For 20 years, a Riverview church has been distributing food. This despair is new. | Instant News

RIVER RIVER – Families wait patiently in their vehicles. Many arrived three hours early. Some come on foot.

“This is my only chance to have a meal together,” said Alice White, 67, who is caring for three grandchildren. “That is our lifeline.”

Pictures Jeaniel moves into a line of 360 vehicles that meandered in a parking lot and onto the road Wednesday morning at the River Of Life Christian Church in Riverview, waiting for their lunch box.

“It’s like an emergency because many people are desperate,” said Image, a US reserve soldier who organized a group of eight military volunteers to help with the monthly distribution of the church’s food. It’s been going on for 20 years.

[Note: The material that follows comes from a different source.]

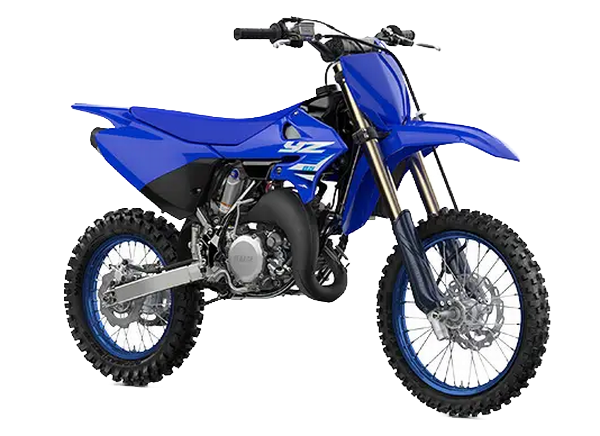 YZ85【CB15C型 2022~現行】|ディープパープリッシュブルー ソリッド E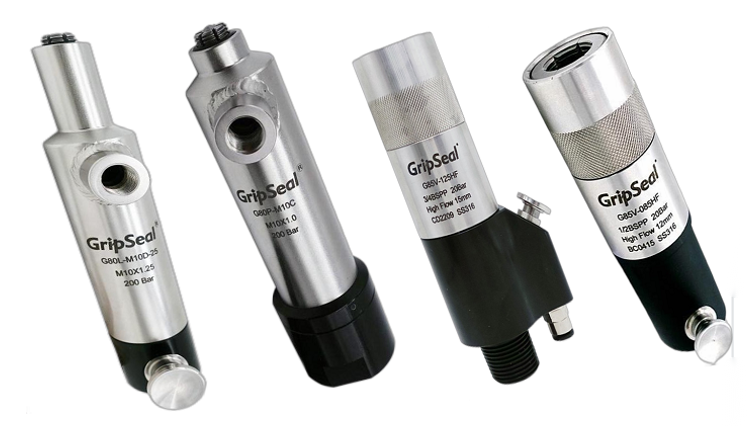 格雷希爾氣壓驅(qū)動(dòng)密封測(cè)試接頭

However, there is nothing routine about the current distribution. The corona virus has made people like White and her husband lose their jobs or greatly reduce their work hours.

“We serve around 2,500 people a month during this pandemic,” church pastor Johnny Honaker said. “Before coronavirus, we helped 1,800 families. This is a very big operation. “

Volunteers in masks work on the assembly line, filling boxes with fresh food and dry goods – meat, canned food, vegetables, rice, fruit and snacks for children. They carry boxes directly to vehicles with minimal social contact.

The event was sponsored by Walter Farms, Long & Scott Farms and Feeding Tampa Bay – an umbrella organization that provides food for around 500 groups in the 10-county area.

“We usually have more than 300 boxes of food like this,” said Marcus Marshall, director of outreach with River of Life. “We understand that in the midst of a pandemic, it’s difficult because people don’t know what to do. So we are here to help them. “

Image, the reserve, came with The Mission Continues, a national non-profit organization that mobilized military veterans to help people and communities in need during the COVID-19 Pandemic.

“Years ago I was on the same track waiting for food, so I know how it tastes,” he said. “This is my first time here, volunteering at Riverview, but I do food distribution with other organizations. The same scene: Hundreds of people waiting.

White comes for the monthly lunch box so he can save money. He is unemployed and he works less today at a company that makes metal parts. Their grandchildren are 13, 7 and 5.

“This is my third or fourth time,” White said. “It’s hard to come and ask for food, wait for hours and put aside shyness. But that’s what we have. If it wasn’t for this donation, I don’t know what we would eat.”

A few cars away, Albert Kemp, 42, was reading his Bible while he waited in his minivan. He came with his daughter Melissa, 15, all the way from Wesley Chapel. He lost his job at a car dealer in March and has seen vehicle lines grow at food distribution locations ever since.

“This really helped us,” he said.

“This is a very difficult time because there is no work and there is no guarantee that you, or I, or my daughter will not fall ill.”